Lindstrom started all 16 games in the 2020 season, and all 17 games in the 2021 season. In 2021, he allowed 0 sacks all season.

On May 2, 2022, the Falcons exercised the fifth year option on Lindstrom's contract, keeping him in Atlanta through the 2023 season.

On December 21, 2022, it was announced that he would be named to his first Pro Bowl. He was named to the AP All-Pro Second Team on January 13, 2023.

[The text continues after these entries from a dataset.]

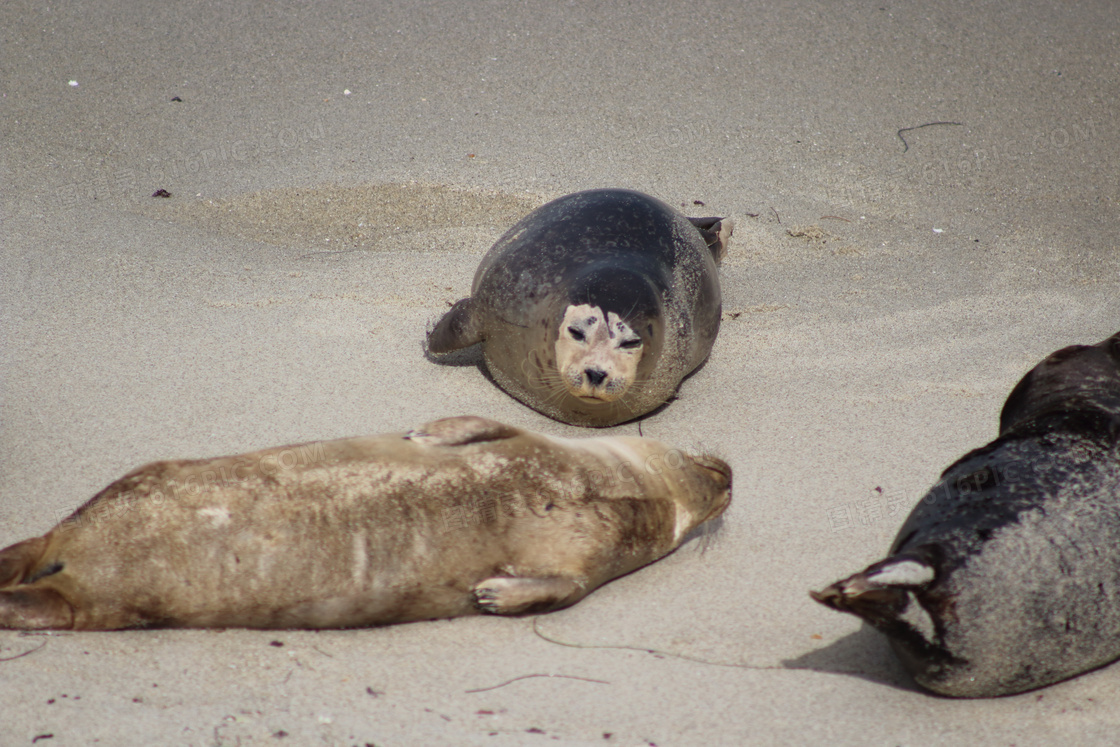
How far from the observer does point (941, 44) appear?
7391mm

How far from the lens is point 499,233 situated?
570 centimetres

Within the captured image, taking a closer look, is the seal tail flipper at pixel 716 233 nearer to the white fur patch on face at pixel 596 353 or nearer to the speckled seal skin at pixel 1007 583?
the white fur patch on face at pixel 596 353

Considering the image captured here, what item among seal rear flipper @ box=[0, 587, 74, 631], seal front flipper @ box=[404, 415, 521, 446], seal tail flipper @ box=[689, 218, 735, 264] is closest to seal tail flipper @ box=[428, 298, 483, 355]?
seal front flipper @ box=[404, 415, 521, 446]

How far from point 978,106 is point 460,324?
442 cm

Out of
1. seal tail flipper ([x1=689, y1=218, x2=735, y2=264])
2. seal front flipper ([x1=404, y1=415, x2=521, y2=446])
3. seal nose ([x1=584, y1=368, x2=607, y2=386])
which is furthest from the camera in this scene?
seal tail flipper ([x1=689, y1=218, x2=735, y2=264])

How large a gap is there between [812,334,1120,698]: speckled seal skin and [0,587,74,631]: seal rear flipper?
1.90m

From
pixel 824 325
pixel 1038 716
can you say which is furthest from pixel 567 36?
pixel 1038 716

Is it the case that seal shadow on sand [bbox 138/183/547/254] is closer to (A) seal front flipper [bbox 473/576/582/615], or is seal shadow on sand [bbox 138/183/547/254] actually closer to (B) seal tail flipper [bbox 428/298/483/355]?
(B) seal tail flipper [bbox 428/298/483/355]

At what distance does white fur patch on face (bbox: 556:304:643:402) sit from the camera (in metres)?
3.93

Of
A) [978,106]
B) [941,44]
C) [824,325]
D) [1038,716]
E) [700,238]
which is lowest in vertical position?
[1038,716]

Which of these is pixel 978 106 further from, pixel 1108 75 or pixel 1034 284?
pixel 1034 284

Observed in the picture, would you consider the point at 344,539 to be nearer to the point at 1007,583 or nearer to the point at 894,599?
the point at 894,599

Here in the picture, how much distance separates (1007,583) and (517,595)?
128cm

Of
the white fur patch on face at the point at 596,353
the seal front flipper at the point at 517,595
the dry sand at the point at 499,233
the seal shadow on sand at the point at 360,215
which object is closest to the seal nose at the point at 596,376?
the white fur patch on face at the point at 596,353
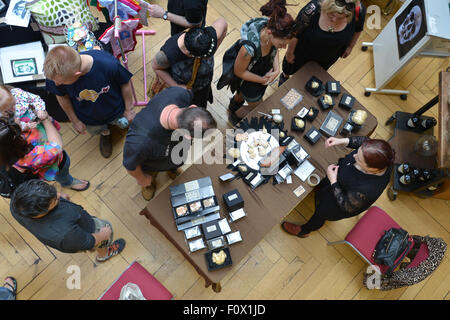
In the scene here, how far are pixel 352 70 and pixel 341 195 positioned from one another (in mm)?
2361

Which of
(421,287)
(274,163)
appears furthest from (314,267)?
(274,163)

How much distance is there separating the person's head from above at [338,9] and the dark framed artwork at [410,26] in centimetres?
117

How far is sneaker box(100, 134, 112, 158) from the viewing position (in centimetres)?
349

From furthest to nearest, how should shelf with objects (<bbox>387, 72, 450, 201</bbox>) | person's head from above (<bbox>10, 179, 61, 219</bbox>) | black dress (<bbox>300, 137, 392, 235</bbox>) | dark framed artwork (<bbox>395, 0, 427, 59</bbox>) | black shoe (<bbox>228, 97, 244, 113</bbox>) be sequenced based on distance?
black shoe (<bbox>228, 97, 244, 113</bbox>) < shelf with objects (<bbox>387, 72, 450, 201</bbox>) < dark framed artwork (<bbox>395, 0, 427, 59</bbox>) < black dress (<bbox>300, 137, 392, 235</bbox>) < person's head from above (<bbox>10, 179, 61, 219</bbox>)

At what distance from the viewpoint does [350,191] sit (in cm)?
241

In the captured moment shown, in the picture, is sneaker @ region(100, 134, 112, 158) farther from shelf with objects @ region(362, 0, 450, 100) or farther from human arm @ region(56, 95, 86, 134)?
shelf with objects @ region(362, 0, 450, 100)

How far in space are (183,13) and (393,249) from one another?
289 cm

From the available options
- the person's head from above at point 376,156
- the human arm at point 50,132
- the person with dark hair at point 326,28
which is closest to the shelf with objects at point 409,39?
the person with dark hair at point 326,28

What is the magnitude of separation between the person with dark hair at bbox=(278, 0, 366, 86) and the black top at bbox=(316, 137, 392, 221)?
0.91 meters

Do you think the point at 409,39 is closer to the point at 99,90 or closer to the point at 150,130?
the point at 150,130

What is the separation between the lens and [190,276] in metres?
3.21

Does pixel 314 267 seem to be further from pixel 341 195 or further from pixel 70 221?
pixel 70 221

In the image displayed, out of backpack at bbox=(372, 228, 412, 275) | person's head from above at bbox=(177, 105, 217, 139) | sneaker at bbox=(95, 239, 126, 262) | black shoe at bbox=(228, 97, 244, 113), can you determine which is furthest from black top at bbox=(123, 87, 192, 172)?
backpack at bbox=(372, 228, 412, 275)

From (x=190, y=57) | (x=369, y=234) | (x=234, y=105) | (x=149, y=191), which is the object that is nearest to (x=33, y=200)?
(x=149, y=191)
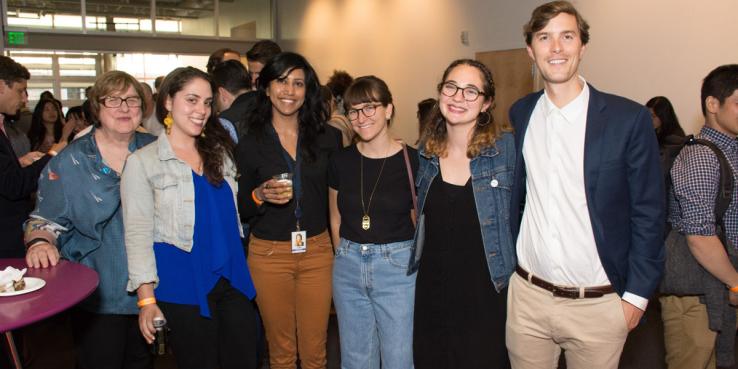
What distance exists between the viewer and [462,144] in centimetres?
226

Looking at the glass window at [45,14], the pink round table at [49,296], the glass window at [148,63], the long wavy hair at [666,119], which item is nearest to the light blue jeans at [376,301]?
the pink round table at [49,296]

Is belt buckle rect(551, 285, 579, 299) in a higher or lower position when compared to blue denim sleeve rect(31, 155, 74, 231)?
lower

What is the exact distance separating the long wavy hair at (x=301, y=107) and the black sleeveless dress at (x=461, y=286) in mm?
734

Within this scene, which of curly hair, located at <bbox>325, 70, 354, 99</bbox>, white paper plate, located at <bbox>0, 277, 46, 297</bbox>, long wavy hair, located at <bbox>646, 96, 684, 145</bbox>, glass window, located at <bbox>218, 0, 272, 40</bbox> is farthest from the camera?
glass window, located at <bbox>218, 0, 272, 40</bbox>

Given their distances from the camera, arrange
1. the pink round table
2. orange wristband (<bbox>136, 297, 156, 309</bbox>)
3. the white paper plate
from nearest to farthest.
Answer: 1. the pink round table
2. the white paper plate
3. orange wristband (<bbox>136, 297, 156, 309</bbox>)

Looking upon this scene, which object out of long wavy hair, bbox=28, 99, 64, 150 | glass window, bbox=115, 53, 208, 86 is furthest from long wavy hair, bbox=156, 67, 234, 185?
glass window, bbox=115, 53, 208, 86

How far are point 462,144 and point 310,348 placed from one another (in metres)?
1.21

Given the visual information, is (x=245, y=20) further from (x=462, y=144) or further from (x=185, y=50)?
(x=462, y=144)

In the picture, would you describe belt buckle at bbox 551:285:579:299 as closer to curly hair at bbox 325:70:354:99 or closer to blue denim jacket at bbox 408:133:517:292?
blue denim jacket at bbox 408:133:517:292

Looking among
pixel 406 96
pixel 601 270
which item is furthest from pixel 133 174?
pixel 406 96

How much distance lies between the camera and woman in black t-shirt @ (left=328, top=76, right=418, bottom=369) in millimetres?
2355

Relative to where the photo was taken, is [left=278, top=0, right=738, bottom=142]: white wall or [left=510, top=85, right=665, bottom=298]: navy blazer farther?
[left=278, top=0, right=738, bottom=142]: white wall

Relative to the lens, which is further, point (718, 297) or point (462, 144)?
point (718, 297)

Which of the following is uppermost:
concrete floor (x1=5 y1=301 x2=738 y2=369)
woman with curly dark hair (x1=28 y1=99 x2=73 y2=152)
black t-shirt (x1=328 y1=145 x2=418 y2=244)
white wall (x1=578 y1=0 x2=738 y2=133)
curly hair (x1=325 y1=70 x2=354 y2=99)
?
white wall (x1=578 y1=0 x2=738 y2=133)
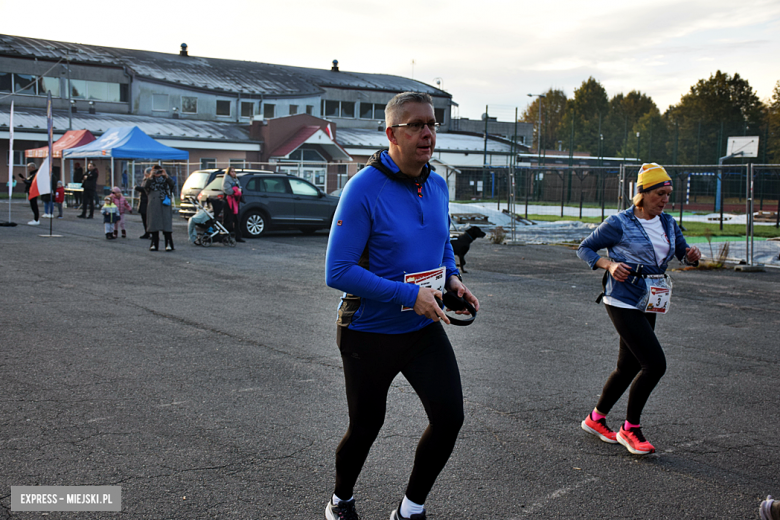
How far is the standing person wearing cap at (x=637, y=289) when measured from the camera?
4250 mm

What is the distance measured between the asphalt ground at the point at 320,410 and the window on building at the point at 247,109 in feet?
146

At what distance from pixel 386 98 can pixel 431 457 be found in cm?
5836

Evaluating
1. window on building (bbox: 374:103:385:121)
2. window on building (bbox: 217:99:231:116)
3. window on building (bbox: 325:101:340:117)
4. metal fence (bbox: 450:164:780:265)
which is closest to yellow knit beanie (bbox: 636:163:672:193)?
metal fence (bbox: 450:164:780:265)

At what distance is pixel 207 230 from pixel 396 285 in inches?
568

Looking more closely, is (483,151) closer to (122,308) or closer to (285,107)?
(285,107)

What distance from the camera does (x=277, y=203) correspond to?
19.3 metres

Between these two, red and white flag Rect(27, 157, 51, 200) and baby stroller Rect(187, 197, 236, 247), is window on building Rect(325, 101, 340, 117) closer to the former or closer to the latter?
red and white flag Rect(27, 157, 51, 200)

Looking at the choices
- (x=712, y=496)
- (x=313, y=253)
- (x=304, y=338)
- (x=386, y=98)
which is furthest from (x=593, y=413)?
(x=386, y=98)

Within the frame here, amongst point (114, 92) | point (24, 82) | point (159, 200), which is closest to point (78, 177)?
Result: point (159, 200)

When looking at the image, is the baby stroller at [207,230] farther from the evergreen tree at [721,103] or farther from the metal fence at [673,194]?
the evergreen tree at [721,103]

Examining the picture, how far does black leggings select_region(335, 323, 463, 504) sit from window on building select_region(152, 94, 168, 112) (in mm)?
49683

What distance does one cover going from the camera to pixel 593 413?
450 centimetres

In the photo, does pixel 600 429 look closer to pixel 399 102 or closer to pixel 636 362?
pixel 636 362

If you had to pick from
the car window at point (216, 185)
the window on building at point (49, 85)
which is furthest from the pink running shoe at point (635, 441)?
the window on building at point (49, 85)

On March 13, 2023, Lindstrom signed a five-year, $105 million contract extension with the Falcons through the 2028 season. He was named to his second Pro Bowl and AP All-Pro Second Team at the conclusion of the 2023 NFL season.

Pre-draft measurables
| Height | Weight | Arm length | Hand span | Wingspan | 40-yard dash | 10-yard split | 20-yard split | 20-yard shuttle | Three-cone drill | Vertical jump | Broad jump | Bench press |
| 6 ft 3+3⁄4 in (1.92 m) | 308 lb (140 kg) | 34+1⁄8 in (0.87 m) | 9+1⁄2 in (0.24 m) | 6 ft 8+1⁄8 in (2.04 m) | 4.91 s | 1.69 s | 2.85 s | 4.54 s | 7.61 s | 30.5 in (0.77 m) | 9 ft 9 in (2.97 m) | 25 reps |
All values from NFL Combine

==Personal life==
Lindstrom's father, Chris, played at Boston University, and went on to play defensive end for the Chicago Blitz of the United States Football League in 1984. His uncles Eric Lindstrom and Dave Lindstrom also spent time in the NFL. His younger brother Alec also played for Boston College and was signed by the Dallas Cowboys as an undrafted free agent on April 30, 2022, shortly after the 2022 NFL draft.